Let $a_n,b_n$ denote number of sequence with $n$ terms formed by $1,2,3,4$ that contain even,odd number of digit $1$ respectively We have $a_{n+1}=b_n+3a_n$ and $b_{n+1}=a_n+3b_{n}$ So $a_{n+2}-3a_{n+1}=a_n+3(a_{n+1}-3a_n)$, so $a_{n+2}=6a_{n+1}-8a_n$, then the rest is easy.

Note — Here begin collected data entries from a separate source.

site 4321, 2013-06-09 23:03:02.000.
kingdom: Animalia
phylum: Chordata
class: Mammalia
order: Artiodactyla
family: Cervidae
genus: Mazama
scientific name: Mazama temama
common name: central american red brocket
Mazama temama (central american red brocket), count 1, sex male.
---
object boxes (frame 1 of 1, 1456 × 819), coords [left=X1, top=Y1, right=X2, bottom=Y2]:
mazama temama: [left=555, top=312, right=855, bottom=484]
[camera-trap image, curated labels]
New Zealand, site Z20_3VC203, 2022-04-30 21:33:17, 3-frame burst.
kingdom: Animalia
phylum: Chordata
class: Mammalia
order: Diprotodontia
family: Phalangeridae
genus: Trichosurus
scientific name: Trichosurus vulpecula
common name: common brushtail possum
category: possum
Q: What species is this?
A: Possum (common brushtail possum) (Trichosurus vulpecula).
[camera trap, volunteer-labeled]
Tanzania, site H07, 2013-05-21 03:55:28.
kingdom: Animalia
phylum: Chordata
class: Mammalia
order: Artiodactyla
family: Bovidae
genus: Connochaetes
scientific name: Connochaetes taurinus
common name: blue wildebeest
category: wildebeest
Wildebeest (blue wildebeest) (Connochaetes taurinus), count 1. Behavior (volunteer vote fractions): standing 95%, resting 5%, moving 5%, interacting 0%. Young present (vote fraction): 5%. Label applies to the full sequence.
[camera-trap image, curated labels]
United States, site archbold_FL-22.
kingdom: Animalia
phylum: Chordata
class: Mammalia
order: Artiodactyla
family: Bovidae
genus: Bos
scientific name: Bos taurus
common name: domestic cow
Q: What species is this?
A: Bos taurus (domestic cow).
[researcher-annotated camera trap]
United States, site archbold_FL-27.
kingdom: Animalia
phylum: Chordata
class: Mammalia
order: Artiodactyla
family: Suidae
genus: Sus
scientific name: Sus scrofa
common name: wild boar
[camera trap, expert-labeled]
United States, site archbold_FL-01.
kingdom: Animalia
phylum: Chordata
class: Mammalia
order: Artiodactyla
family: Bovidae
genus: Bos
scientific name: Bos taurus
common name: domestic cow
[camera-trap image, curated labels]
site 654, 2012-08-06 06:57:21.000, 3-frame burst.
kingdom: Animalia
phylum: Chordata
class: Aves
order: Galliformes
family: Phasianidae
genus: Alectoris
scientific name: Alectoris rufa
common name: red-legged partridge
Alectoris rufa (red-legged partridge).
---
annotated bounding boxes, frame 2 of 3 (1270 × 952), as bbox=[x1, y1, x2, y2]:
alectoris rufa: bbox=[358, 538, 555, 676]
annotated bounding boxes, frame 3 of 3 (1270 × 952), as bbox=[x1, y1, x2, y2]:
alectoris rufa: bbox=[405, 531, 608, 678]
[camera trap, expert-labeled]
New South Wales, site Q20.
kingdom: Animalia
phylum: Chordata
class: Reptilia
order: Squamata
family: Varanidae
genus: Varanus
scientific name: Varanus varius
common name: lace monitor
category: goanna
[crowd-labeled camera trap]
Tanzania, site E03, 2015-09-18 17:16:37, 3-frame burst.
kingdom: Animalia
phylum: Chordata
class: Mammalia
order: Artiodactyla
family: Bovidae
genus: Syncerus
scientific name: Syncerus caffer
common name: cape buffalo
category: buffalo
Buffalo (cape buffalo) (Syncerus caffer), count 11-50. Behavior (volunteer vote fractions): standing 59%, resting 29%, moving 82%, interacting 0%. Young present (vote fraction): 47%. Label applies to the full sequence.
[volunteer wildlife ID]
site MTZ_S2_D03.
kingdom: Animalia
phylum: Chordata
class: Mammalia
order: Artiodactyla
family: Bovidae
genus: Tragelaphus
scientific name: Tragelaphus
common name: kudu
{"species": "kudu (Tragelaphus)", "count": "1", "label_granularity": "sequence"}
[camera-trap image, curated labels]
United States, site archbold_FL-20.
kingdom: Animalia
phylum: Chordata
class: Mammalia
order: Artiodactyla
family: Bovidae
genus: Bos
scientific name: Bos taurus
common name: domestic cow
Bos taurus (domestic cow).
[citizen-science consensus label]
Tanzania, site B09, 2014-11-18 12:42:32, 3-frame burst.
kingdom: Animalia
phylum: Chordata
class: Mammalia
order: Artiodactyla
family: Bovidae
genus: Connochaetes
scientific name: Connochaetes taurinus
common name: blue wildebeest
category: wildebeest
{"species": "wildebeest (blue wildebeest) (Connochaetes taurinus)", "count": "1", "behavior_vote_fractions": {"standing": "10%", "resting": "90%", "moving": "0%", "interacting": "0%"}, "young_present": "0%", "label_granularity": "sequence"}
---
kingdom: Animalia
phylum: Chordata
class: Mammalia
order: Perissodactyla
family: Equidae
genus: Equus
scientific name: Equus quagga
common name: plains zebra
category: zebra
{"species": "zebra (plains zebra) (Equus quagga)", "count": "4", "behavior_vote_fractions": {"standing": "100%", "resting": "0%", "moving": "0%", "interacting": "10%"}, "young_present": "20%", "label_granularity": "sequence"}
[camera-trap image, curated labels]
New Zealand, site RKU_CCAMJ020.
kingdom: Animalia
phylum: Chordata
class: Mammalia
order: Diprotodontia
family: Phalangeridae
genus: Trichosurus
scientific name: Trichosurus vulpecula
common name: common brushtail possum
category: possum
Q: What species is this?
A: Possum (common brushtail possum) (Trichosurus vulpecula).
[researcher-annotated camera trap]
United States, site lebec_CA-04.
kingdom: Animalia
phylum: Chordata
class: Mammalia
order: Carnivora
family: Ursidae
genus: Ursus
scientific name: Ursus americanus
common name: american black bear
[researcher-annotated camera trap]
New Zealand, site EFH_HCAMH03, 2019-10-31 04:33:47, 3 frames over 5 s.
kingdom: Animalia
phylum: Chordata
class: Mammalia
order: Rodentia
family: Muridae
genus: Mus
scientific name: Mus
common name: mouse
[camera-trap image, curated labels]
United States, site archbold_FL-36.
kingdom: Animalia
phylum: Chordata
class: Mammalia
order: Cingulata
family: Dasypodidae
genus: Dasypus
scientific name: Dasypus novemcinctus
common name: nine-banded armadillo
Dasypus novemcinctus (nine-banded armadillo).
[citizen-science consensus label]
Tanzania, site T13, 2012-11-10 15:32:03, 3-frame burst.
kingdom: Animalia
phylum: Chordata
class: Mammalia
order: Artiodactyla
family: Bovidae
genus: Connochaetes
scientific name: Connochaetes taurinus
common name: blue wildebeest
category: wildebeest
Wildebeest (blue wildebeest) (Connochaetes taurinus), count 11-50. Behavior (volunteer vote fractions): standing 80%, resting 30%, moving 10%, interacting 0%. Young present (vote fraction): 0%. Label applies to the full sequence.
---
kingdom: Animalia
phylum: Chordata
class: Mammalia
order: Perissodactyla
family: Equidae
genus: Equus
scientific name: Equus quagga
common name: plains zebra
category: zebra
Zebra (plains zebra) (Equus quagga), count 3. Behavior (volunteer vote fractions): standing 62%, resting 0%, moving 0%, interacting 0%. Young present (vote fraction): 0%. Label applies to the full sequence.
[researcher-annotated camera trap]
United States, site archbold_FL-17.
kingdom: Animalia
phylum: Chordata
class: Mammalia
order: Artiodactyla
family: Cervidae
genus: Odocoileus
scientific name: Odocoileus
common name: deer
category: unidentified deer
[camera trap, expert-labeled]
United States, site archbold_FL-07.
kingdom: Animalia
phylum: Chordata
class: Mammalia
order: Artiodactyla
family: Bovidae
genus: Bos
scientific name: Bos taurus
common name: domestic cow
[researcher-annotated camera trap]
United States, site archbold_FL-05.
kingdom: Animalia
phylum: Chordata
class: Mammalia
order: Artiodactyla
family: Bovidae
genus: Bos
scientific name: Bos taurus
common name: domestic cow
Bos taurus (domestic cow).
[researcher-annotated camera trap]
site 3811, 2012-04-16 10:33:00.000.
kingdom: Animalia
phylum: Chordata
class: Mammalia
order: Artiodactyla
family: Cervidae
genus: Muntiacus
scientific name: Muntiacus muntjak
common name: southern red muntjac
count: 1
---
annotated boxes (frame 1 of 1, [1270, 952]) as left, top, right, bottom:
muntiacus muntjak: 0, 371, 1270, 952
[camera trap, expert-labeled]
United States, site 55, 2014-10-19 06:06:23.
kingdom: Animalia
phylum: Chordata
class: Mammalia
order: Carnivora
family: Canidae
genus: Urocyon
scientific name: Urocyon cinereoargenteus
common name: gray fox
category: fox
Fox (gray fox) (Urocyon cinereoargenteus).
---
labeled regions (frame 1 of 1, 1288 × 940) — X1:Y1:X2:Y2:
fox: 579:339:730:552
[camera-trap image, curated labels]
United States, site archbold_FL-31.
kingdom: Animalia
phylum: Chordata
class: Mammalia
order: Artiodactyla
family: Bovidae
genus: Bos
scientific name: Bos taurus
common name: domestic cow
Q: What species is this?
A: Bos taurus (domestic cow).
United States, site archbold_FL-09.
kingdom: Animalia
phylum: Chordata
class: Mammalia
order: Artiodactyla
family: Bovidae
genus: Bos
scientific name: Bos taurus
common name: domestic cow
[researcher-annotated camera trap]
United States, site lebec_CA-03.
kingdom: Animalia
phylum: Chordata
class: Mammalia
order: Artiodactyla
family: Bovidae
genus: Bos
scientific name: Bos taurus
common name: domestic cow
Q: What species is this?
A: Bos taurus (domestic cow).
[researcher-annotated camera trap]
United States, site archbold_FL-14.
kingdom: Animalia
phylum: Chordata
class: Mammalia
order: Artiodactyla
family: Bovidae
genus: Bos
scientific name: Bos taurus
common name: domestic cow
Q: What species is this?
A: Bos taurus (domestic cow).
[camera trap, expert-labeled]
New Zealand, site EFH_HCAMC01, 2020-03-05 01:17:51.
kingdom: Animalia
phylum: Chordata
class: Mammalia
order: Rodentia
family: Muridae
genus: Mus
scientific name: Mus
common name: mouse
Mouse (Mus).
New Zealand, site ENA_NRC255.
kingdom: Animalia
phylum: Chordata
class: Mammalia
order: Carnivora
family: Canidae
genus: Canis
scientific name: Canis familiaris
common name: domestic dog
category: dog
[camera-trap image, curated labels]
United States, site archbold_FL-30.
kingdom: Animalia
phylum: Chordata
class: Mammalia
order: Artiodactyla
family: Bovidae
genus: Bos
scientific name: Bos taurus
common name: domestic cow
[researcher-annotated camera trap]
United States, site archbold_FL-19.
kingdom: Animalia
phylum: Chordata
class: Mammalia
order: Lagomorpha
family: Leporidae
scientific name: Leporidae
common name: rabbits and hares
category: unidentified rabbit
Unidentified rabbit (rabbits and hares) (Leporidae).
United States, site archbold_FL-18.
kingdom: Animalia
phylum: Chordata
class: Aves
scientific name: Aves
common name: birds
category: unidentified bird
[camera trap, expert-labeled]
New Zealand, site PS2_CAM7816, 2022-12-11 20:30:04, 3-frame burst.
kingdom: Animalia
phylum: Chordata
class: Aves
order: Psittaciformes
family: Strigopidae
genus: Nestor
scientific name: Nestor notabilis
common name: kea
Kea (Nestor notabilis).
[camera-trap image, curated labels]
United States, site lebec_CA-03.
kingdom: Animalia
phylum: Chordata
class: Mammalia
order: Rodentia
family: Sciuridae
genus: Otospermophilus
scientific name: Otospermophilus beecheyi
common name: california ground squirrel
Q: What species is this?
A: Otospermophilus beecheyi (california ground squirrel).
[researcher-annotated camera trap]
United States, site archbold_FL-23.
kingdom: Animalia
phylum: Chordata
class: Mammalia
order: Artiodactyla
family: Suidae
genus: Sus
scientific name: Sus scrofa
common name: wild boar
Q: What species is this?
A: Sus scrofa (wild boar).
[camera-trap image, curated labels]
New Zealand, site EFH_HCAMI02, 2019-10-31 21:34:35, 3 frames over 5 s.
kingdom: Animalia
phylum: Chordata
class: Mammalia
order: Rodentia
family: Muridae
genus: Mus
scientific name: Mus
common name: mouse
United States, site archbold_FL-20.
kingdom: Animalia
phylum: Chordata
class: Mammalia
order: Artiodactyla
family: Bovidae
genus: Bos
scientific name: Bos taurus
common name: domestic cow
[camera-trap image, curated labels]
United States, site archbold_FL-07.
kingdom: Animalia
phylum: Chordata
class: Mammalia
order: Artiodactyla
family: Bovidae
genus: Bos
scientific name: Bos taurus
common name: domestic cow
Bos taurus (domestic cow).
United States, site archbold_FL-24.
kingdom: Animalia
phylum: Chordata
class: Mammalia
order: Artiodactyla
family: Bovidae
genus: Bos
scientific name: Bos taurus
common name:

Mhm, this one took me a lot longer than #1-#3. We'll just do the problem for a general $n$. We claim the solution to be $\tbinom{2^n+1}{2}$. Let $a_n$ denote the number of possible sequences with $n$ terms. We'll induct. BASE CASE: Obviously for $n=1$ we have $a_1=3=\tbinom{2+1}{2}$. INDUCTION STEP: Assume $a_n = \tbinom{2^n+1}{2}$. We'll show $a_{n+1}=\tbinom{2^{n+1}+1}{2}$. Consider a sequence with $n+1$ terms \[ x_1,x_2,x_3,x_4,\dots,x_n,x_{n+1} \]There are $a_n$ possibilities such that there is an even number of $1$'s among the numbers $x_1,x_2,\dots,x_n$. Then, there are $3$ possibilities to choose $x_{n+1}$ to preserve that parity. Evidently, there are $4^n-a_n$ possibilities such that there is an odd number of $1$'s among the numbers $x_1,x_2,\dots,x_n$. Then we'll choose $x_{n+1}=1$. Thus \[ a_{n+1}=3a_n+ \left(4^n-a_n \right) = 2a_n+4^n. \]Now, it is easy to finish the induction. Observe \[ a_{n+1}=2 \cdot \binom{2^n+1}{2}+4^n = \left(2^n+1 \right) \cdot 2^n + 4^n = 2^{2n+1}+2^n = \binom{2^{n+1}+1}{2}. \]That finishes the induction step which which we are done. So our answer is $a_{2016}=\tbinom{2^{2016}+1}{2}$.